HÉLVIO ROMERO / ESTADÃO
HÉLVIO ROMERO / ESTADÃO

Lima Duarte é homenageado em fórum realizado pelo 'Estado'

Em parceria com a Faap, evento debateu cenário de incentivos e patrocínios culturais no País

Leandro Nunes, O Estado de S.Paulo

03 de setembro de 2019 | 16h04

O impacto das políticas de incentivo e o patrocínio cultural no Brasil foram tema do debate do fórum Cultura 2 em 1, realizado nesta terça, 3, iniciativa conjunta do Estado e da Faap.

Participaram o diretor do Itaú Cultural, Eduardo Saron, a professora da Faap Luciana Rodrigues e o diretor regional do Sesc São Paulo, Danilo Santos de Miranda, com mediação do editor do Caderno 2, Ubiratan Brasil.

Entre os temas abordados, Luciana contextualizou o cenário do audiovisual no País. “Desde Getúlio Vargas sempre houve incentivo para o setor. O mesmo não aconteceu com a criação de um mercado desse segmento.” Ela explica que o panorama está sujeito às mudanças repentinas nas leis. “Todo dia é um plot twist”, disse ela em relação ao recente afastamento do diretor do Ancine, Christian de Castro Oliveira. “Apesar dos percalços, o cinema brasileiro vem sendo considerado no mundo. É preciso respeitar o que conquistamos até agora e nos deixar trabalhar.”

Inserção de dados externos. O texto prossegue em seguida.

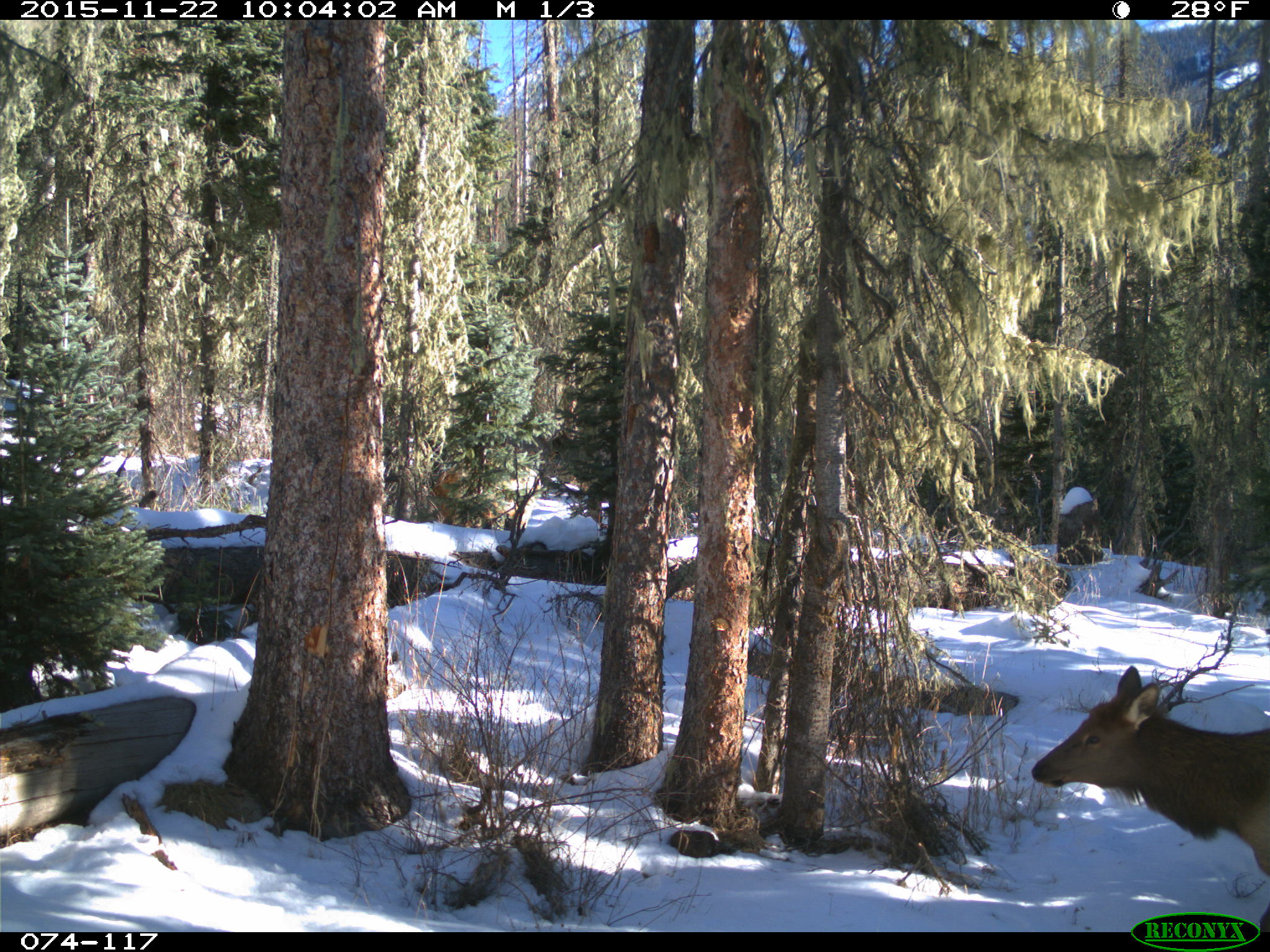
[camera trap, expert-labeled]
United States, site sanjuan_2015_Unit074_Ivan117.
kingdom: Animalia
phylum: Chordata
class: Mammalia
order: Artiodactyla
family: Cervidae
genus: Cervus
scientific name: Cervus elaphus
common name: red deer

Debate urgente é a atual situação do Sistema S. No fim do mês, o governo federal fez acordo para reduzir em 20% a contribuição da folha de pagamento, cerca de R$ 4, 5 bilhões. Para Miranda, os cortes se justificariam se o sistema não estivesse entregando seus serviços. “Cortar para quê? Não está cumprindo o papel? Se cortou 20% por que não cortou tudo? Acredito que sem educação e cultura não há economia para salvar este País”, defendeu. 

Para o diretor do Itaú Cultural, a cultura e arte no Brasil precisam avançar além do antigo debate da democratização. “Antes nós pensávamos em dar acesso a todos. Hoje, trata-se da participação na vida cultural. A indústria automobilística, por exemplo, recebe mais incentivos que o segmento cultural, cerca de 7 bilhões da indústria automobilística contra 4,5% do PIB. Na cultura, é 1,3 bilhões contra 2,6 do PIB. Então, em números absolutos, o da automobilística é maior, mas proporcionalmente o da cultura é maior. Cultura não é nem custo, nem investimento. É a saída”, comentou.

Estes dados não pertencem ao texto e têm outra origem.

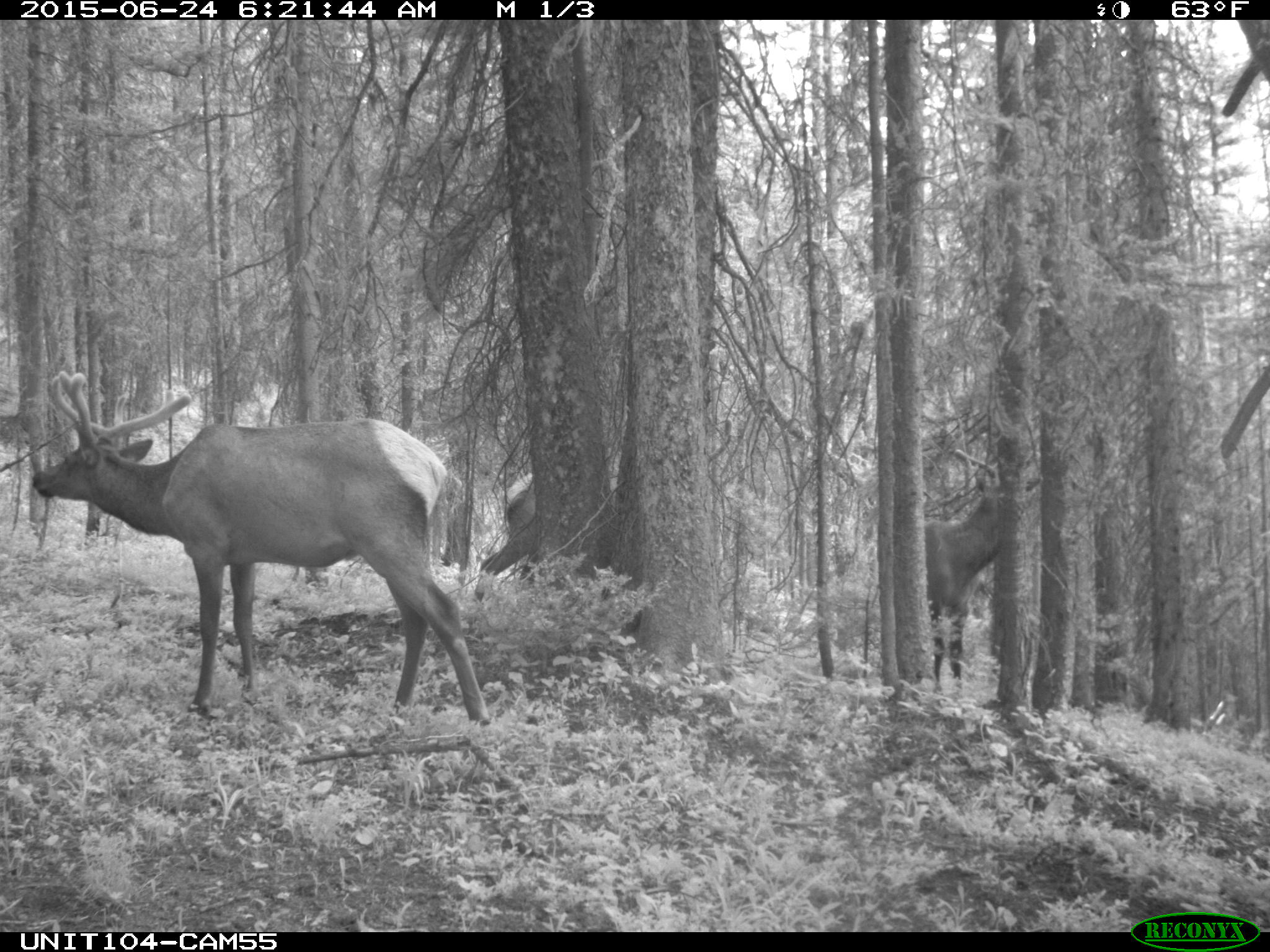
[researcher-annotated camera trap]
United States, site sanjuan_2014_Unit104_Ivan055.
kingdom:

Na segunda parte do evento, o editor do Caderno 2, Ubiratan Brasil, revisitou a trajetória de Lima Duarte, ao lado do ator. Perto de completar 90 anos, o intérprete de personagens como Zeca Diabo, de O Bem-Amado, Sinhozinho Malta, de Roque Santeiro relembrou sua carreira. “Em 1950, em setembro, foi feita a primeira transmissão de TV na América do Sul. Eu estava lá. Vi a televisão nascer e agora estou vendo ela morrer.” Ao fim, o ator transmitiu para o público seu novo trabalho, o curta De Volta para Casa, de Diego Freitas, sobre um marceneiro aposentado. “Como ator tentei ser mais que um velhinho, mas fazer a própria velhice.”